───── Data provided ─────
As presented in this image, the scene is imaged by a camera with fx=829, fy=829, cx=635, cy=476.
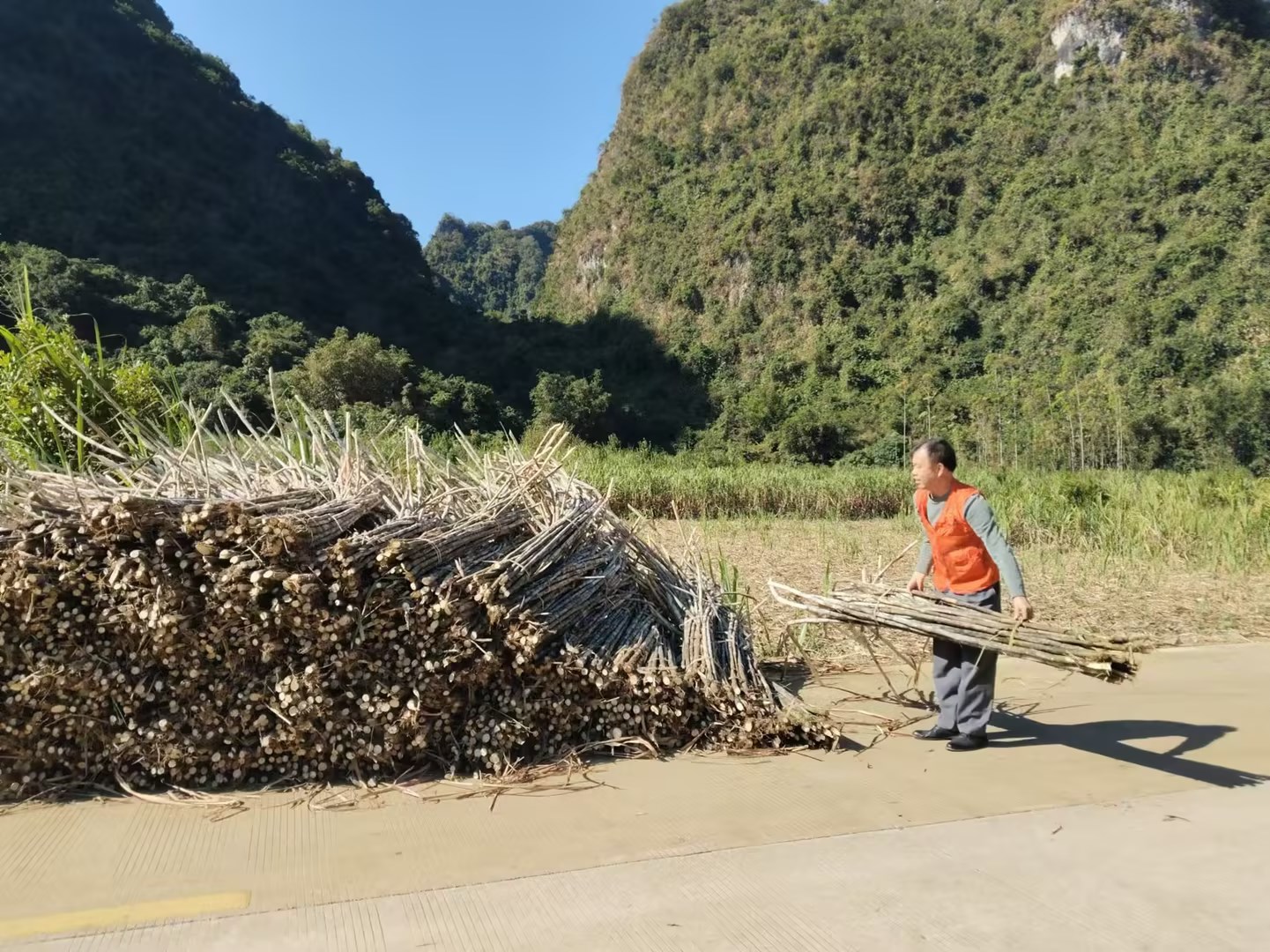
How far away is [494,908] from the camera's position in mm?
2549

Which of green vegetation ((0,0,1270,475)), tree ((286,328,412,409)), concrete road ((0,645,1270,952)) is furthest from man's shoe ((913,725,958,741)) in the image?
tree ((286,328,412,409))

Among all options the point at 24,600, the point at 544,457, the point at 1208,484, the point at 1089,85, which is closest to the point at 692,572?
the point at 544,457

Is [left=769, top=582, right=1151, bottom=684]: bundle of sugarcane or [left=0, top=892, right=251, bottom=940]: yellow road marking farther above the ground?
[left=769, top=582, right=1151, bottom=684]: bundle of sugarcane

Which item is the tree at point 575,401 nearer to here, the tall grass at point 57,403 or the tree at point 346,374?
the tree at point 346,374

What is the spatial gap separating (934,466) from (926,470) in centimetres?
4

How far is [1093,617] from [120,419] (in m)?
7.26

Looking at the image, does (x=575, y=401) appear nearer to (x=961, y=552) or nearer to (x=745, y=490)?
(x=745, y=490)

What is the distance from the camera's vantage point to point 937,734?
414cm

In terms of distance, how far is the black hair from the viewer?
4.07 m

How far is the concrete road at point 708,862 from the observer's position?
243cm

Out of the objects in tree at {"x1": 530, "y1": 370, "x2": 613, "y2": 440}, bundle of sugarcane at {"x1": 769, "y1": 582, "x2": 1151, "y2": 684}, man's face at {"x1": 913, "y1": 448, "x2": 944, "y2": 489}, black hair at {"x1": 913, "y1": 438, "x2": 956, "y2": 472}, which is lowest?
bundle of sugarcane at {"x1": 769, "y1": 582, "x2": 1151, "y2": 684}

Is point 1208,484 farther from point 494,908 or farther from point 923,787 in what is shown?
point 494,908

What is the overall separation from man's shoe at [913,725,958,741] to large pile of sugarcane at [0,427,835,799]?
55 cm

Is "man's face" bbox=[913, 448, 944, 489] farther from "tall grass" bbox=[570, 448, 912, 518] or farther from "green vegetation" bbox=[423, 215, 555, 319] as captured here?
"green vegetation" bbox=[423, 215, 555, 319]
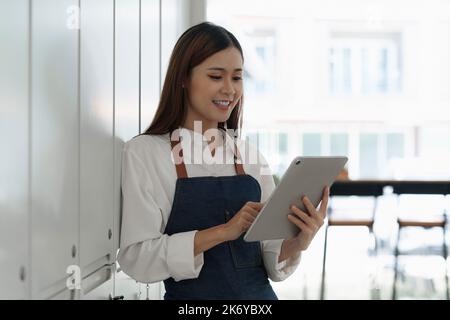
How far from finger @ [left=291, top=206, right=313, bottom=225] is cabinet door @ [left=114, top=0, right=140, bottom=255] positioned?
431 millimetres

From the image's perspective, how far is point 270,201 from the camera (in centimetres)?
148

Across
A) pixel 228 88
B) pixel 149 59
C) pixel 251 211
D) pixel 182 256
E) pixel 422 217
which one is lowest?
pixel 422 217

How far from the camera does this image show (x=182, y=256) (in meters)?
1.53

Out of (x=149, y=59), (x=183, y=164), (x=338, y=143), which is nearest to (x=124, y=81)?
(x=183, y=164)

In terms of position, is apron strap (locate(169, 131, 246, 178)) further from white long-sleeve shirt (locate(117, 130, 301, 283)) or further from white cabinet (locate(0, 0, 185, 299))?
white cabinet (locate(0, 0, 185, 299))

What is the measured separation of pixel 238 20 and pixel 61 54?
9460 mm

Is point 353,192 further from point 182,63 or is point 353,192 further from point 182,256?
point 182,256

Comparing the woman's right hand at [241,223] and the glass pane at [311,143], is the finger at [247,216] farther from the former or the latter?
the glass pane at [311,143]

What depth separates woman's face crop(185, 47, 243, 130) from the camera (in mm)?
1651

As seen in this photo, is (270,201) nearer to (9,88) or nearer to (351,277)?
(9,88)

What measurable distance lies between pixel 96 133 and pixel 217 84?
324 millimetres

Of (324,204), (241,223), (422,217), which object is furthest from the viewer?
(422,217)

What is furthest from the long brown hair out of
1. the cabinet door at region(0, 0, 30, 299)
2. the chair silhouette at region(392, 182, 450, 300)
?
the chair silhouette at region(392, 182, 450, 300)

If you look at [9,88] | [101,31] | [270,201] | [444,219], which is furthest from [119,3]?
[444,219]
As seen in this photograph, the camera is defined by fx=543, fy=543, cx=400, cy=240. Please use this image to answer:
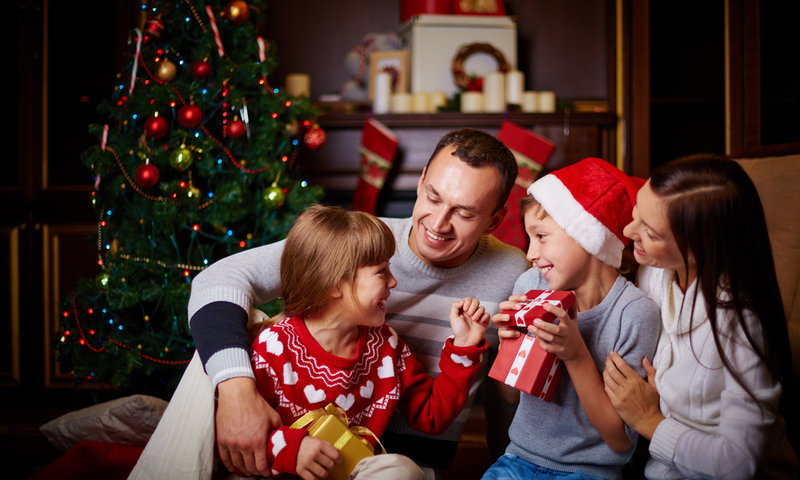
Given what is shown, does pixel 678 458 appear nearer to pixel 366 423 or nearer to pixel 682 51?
pixel 366 423

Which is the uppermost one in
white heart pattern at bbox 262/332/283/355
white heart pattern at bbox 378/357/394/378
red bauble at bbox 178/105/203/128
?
red bauble at bbox 178/105/203/128

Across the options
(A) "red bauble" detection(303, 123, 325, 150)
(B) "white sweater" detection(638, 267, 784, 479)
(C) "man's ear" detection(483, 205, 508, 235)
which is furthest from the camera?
(A) "red bauble" detection(303, 123, 325, 150)

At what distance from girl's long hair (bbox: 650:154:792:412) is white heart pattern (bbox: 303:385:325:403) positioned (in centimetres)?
81

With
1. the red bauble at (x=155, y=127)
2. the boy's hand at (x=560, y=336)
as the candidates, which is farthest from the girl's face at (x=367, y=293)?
the red bauble at (x=155, y=127)

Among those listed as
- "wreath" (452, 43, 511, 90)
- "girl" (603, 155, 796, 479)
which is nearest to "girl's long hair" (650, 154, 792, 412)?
"girl" (603, 155, 796, 479)

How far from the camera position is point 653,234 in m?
1.09

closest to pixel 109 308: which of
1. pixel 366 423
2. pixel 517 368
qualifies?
pixel 366 423

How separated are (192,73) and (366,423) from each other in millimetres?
1839

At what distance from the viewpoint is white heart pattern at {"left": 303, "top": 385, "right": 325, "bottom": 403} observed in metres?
1.20

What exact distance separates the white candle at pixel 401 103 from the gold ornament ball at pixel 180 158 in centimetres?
127

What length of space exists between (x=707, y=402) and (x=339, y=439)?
0.74 meters

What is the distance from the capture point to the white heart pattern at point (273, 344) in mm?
1200

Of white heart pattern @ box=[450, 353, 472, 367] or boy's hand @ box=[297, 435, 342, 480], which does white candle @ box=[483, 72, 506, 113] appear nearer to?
white heart pattern @ box=[450, 353, 472, 367]

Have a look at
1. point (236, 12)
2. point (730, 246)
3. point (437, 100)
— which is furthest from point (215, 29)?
point (730, 246)
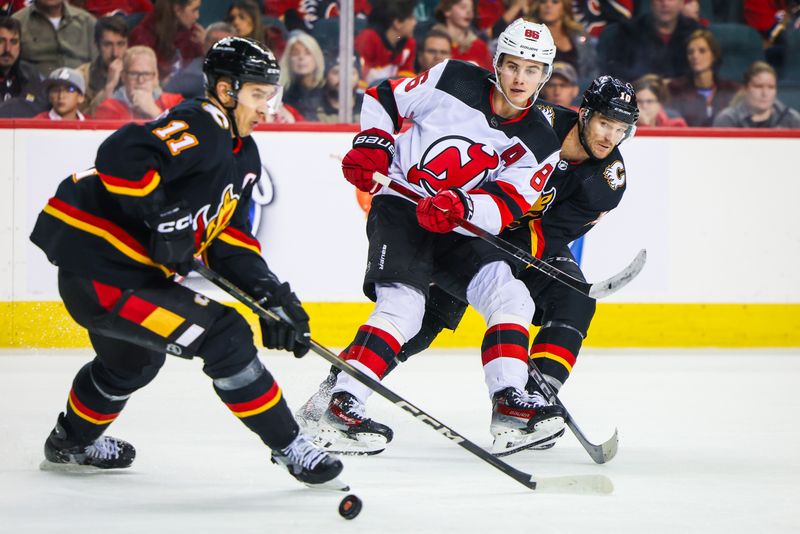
─────
### Stated exercise
Pick out every line in the listing that contains the string "bbox", treating uppercase and lowercase as distinct.

### Problem solution
Is "man's face" bbox=[913, 448, 944, 489] farther from "tall grass" bbox=[570, 448, 912, 518] or farther from "green vegetation" bbox=[423, 215, 555, 319] as captured here?
"green vegetation" bbox=[423, 215, 555, 319]
white heart pattern at bbox 262/332/283/355
white heart pattern at bbox 378/357/394/378
red bauble at bbox 178/105/203/128
red bauble at bbox 178/105/203/128
At what distance from girl's long hair (bbox: 650:154:792:412) is white heart pattern (bbox: 303:385:325:403) positioned (in centimetres)?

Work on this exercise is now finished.